Education has always been a major focus of Carnegie Corporation's work. Over its long history, it has concentrated on different levels of education, from early childhood through graduate programs. Whatever the specific focus, the foundation has always had a close relationship with educators in general and has helped develop innovative forms of education. It has funded brilliant people who have contributed to our understanding of the human mind and consciousness.

The Corporation's role in advancing and supporting educators often builds on itself. One example begins with a grant Carnegie Corporation gave to Harvard in the 1940s that funded Jerome Bruner's work in cognitive studies. Bruner concluded that the brain develops much more quickly in early childhood than was believed, and that young children develop cognitive categories in the first phases of linguistic development. Bruner's ideas are very different from the Montessori approach, which argues that we only learn through the senses, through tactile stimulation and the physical manipulation of objects. Bruner's research proved valuable to Lloyd Morrisett, a Corporation vice president with a background in cognitive psychology and education, and television producer Joan Ganz Cooney, who developed the children's television show Sesame Street with funding from Carnegie Corporation. In her oral history, Cooney explains that, although it was understood that children learn cognitively, this had to be supported by scientific research in order for the federal government and foundations to fund the creation of television shows that built on children's cognitive abilities. If children could sing beer commercials, couldn't they learn their alphabet at the same time? This was the idea behind Sesame Street. So this link between the Corporation's decision to fund Jerome Bruner in the 1940s and the creation of Sesame Street several decades later is an example of the foundation's long-ranging impact on the field of education.

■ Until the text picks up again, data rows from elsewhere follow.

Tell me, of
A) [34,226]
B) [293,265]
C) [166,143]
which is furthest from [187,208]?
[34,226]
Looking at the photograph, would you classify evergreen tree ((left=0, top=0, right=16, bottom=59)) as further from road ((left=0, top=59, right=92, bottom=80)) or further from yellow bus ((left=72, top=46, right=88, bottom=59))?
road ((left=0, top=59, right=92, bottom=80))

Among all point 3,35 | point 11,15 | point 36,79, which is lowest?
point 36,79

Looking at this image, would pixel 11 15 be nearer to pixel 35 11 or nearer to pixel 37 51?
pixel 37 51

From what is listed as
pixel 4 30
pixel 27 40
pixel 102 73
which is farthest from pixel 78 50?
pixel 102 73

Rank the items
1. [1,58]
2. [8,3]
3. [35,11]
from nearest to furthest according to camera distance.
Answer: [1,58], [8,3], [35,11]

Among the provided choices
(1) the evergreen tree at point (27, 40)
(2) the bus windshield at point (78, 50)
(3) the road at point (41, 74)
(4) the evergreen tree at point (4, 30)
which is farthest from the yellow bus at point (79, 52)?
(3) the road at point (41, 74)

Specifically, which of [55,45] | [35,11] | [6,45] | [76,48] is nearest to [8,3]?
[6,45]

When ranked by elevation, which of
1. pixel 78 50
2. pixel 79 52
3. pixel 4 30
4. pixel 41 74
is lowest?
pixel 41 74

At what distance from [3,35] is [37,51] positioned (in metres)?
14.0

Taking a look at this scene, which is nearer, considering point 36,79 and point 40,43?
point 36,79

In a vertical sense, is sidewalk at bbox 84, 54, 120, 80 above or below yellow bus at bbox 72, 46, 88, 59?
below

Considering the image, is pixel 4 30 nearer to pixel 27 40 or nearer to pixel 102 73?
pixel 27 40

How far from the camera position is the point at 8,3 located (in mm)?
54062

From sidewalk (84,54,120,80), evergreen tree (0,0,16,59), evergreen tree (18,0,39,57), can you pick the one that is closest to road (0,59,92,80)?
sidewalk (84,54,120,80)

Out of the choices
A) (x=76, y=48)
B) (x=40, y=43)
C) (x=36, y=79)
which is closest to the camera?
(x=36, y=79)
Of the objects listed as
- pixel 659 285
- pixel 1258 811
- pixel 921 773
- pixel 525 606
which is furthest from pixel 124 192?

The Corporation has also developed a series of very important reports on how children learn best in school, from early childhood through adolescence. These reports make compelling recommendations about classroom size. They analyze the impact of big schools on the learning process and dispel the notion that bigger is better, arguing instead that children need small classrooms. When she was first lady, Hillary Clinton, a former consultant for Carnegie Corporation, helped bring the results of the Corporation's studies to a broader public. This illustrates another aspect of the Corporation's process: the foundation works in areas for long periods of time and builds communities of experts in the academic and nonprofit sectors and maintains those ties in order to build sustainable programs.